- **AVAILABLE DATA**:
----------

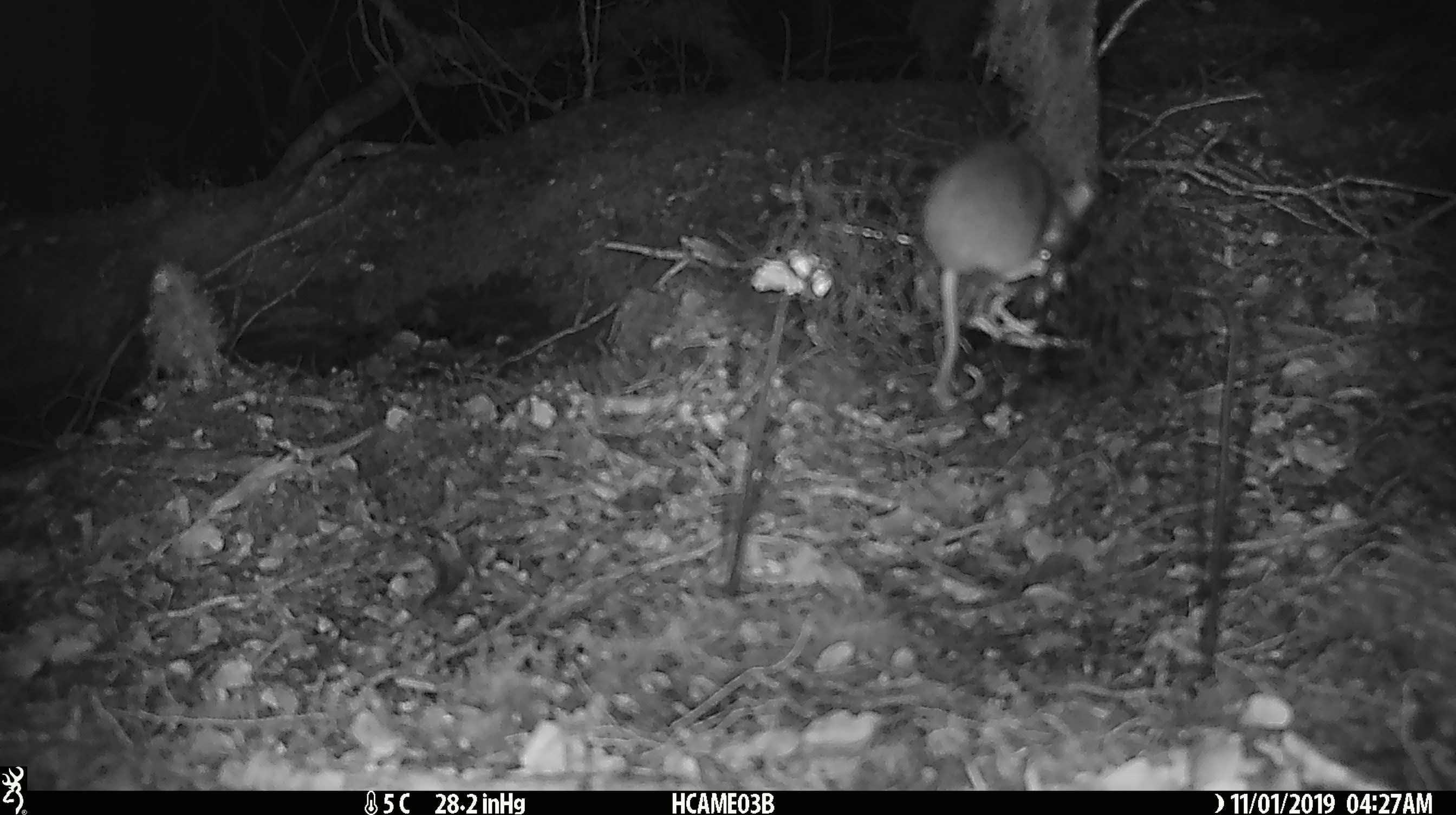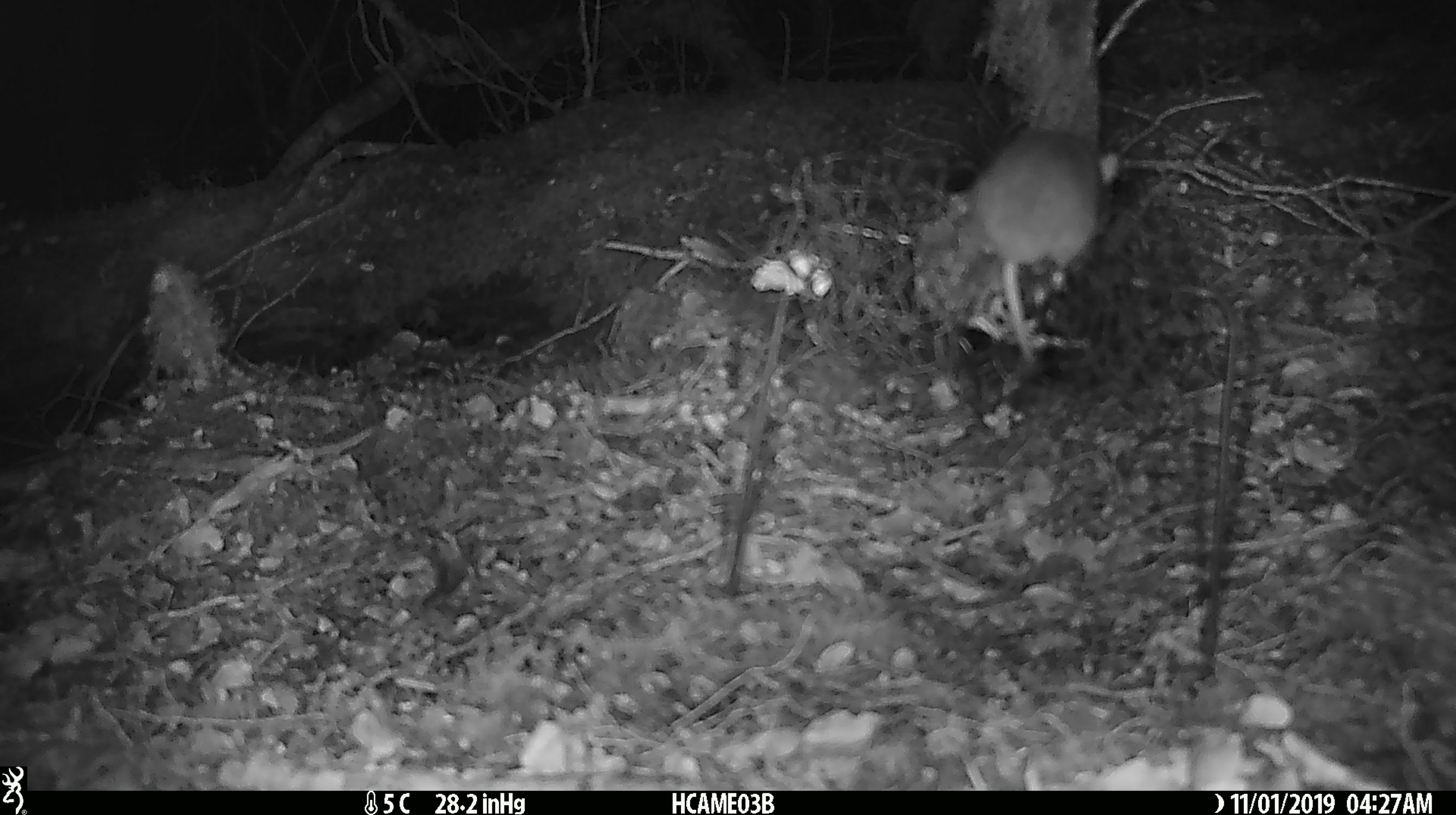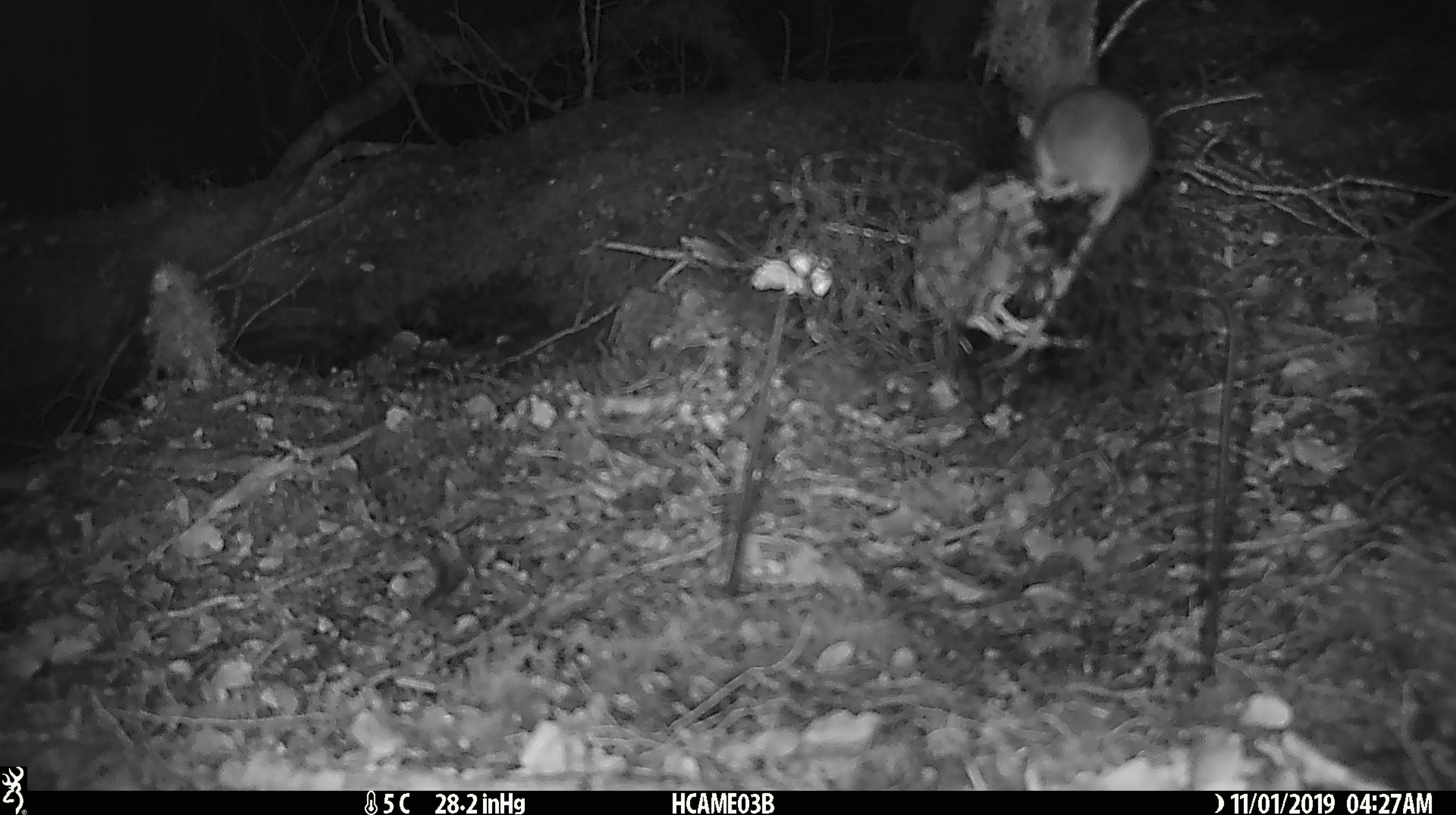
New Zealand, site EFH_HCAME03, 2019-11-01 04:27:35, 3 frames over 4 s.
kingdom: Animalia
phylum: Chordata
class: Mammalia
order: Rodentia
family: Muridae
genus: Mus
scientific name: Mus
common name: mouse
Mouse (Mus).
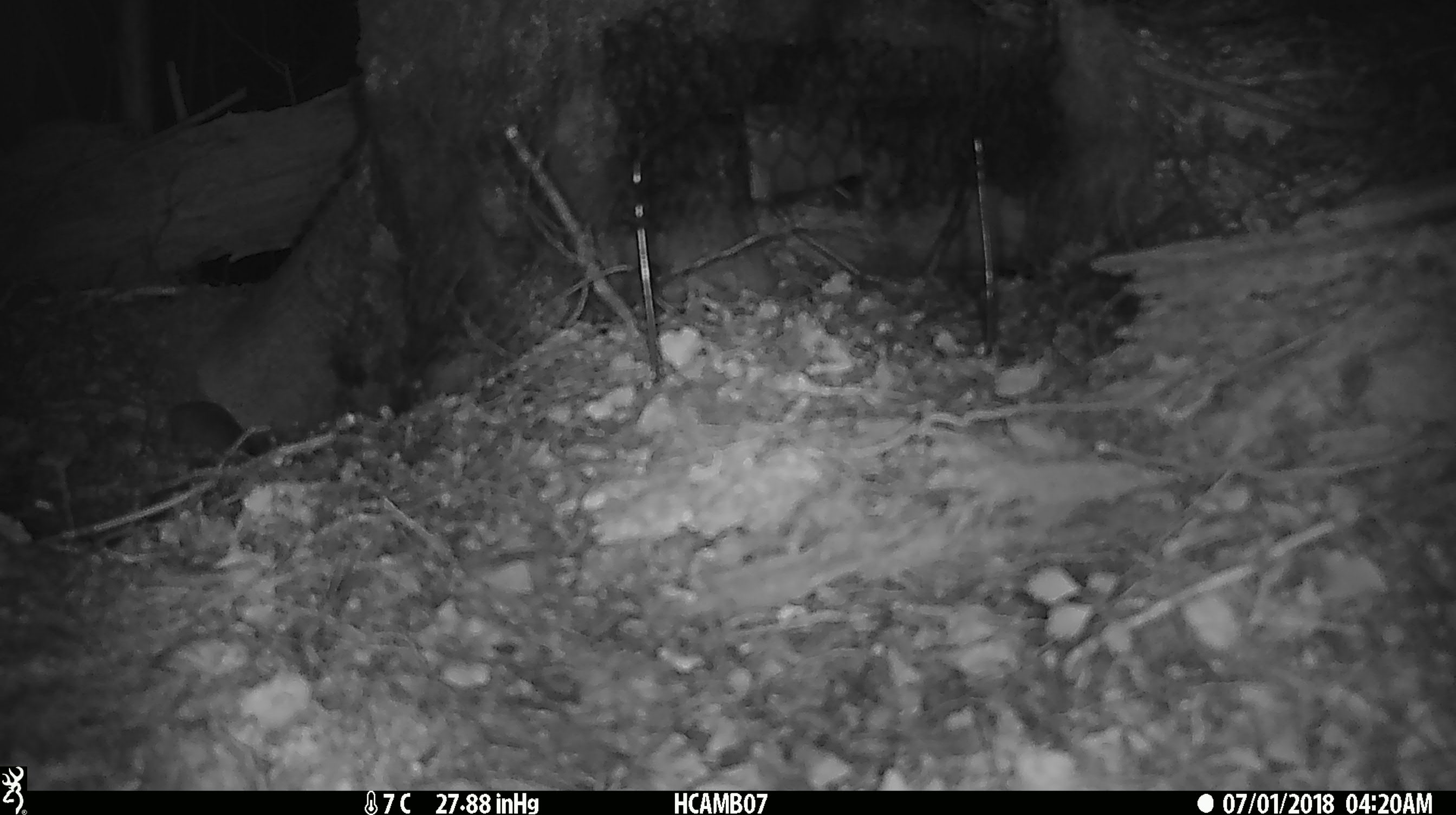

----------

- **DIRECTIONS**: When you repeat the data, keep it exact and drop every picture.

- **OUTPUT FOR THIS TASK**:
New Zealand, site EFH_HCAME03, 2019-11-01 04:27:35, 3 frames over 4 s.
kingdom: Animalia
phylum: Chordata
class: Mammalia
order: Rodentia
family: Muridae
genus: Mus
scientific name: Mus
common name: mouse
Mouse (Mus).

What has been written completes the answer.